Now Nebraska Gov. Pete Ricketts and party leaders are spending large sums of money, using every trick in the book and handpicking candidates to run for Legislature (“Incumbents who placed 2nd all drew Ricketts’ ire,” May 30 World-Herald.)
This is something that should concern everyone, regardless of whether they are Democrats, Republicans or not affiliated with any political party.
When the governor and party heads start thinking it is their responsibility to choose who will be our representatives in the Legislature, it’s really scary. These folks can just leave my representative alone, thank you.
Tom Lutz, Papillion
Save the Bohemian building
If a buyer cannot be found to continue operating the Bohemian Cafe with its delicious food (“Bohemian Cafe’s long goodbye,” June 1 World-Herald), then it would be nice if the building could be used as a Czech museum/social hall. I would really hate to see the beautiful building demolished.
Connie Seals, Wahoo, Neb.
Waiting on his ‘big’ tax break
I had to chuckle when I read Steve Jones’ June 5 Public Pulse letter, “City dwellers also deserve relief,” claiming “big tax breaks for farmers, huge valuation increases for us city folk.”
I farm and ranch in Buffalo County, and I received my updated tax valuations last week, as well. This might surprise him, but my valuation increases were also huge.
The median property tax in Nebraska is $2,164. The property taxes on my farm will be almost 30 times that next year. That might be tolerable if I was making 30 times the median income for the state. However, after the steep drop in commodity prices, I currently pay more in property taxes than I net in income. I have yet to see that “big tax break” that Jones claims that I have received.
Also, property valuations and property taxes are locally derived. Property taxes go to, and are set by, the city/county/school district that you live in. The governor has nothing to do with that.
Craig Nickman, Pleasanton, Neb.
The thin-skinned candidate
Donald Trump is a crybaby. If someone doesn’t agree with him or asks him a tough question, he says they are treating him unfairly. What a joke.
He has the gall to insult his naysayers, call people names and trash their careers, yet he thinks he is being treated unfairly.
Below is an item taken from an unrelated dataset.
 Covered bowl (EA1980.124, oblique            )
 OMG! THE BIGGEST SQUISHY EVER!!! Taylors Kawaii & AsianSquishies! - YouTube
I cannot believe that a person of his character might become president of the United States, although I will admit there isn’t much else from which to choose.
Allen Barnard, Omaha
Stop fight and start explaining
Donald Trump, Hillary Clinton and Bernie Sanders need to be candidates and not brow-beaters. They need to tell us how they are going to fix problems instead of telling us what is wrong with the other candidates. I think they are all smarter than what they are showing us right now, but their act is getting very old.
Dan Busch, Howells, Neb.
We must do something about Whiteclay
Last month, about 60 people gathered in Whiteclay, Nebraska, to discuss the epidemic of fetal alcohol syndrome on the Pine Ridge Reservation. Fetal alcohol syndrome is a mental and physical birth defect caused by a mother’s consumption of alcohol during pregnancy.
Nationally, about one in 1,000 Americans suffers from the syndrome; in Pine Ridge, the number spikes to one in four. This spike is due, in large part, to the sale of the equivalent of 4 million cans of beer every year in Whiteclay, just two miles from the reservation.
Two months ago, Gov. Pete Ricketts wrote: “In the coming years, I look forward to working with the Legislature to continue to prioritize initiatives to ensure that our state’s laws respect unborn life.”
Reducing fetal alcohol syndrome is clearly a pro-life issue, affecting thousands of unborn children. Yet the Ricketts administration has failed to address this epidemic or constructively address any of the Pine Ridge’s problems that are caused by the sale of alcohol in Whiteclay.
A South Dakota nonprofit organization, Roots to Wings, provides valuable education to Pine Ridge women about fetal alcohol syndrome and other pregnancy issues and support to families affected by the syndrome. However, the impact of Roots to Wings is limited by insufficient financial resources. In order to reduce the number of incidents of fetal alcohol syndrome, government support for the organization is necessary.
Ricketts should acknowledge the link between this epidemic and alcohol sales in Whiteclay and should support Roots to Wings to truly protect the lives of the unborn.
Ian Salzman, Omaha
Smaller portions, more variety
I look forward to attending the Taste of Omaha every year and haven’t missed one since it started, but I am frustrated with the restaurants and booths that serve huge portions. I want to try a lot of different things and don’t want to fill up or spend all of my money at one place.
I thought it was the Taste of Omaha, not the Meal of Omaha.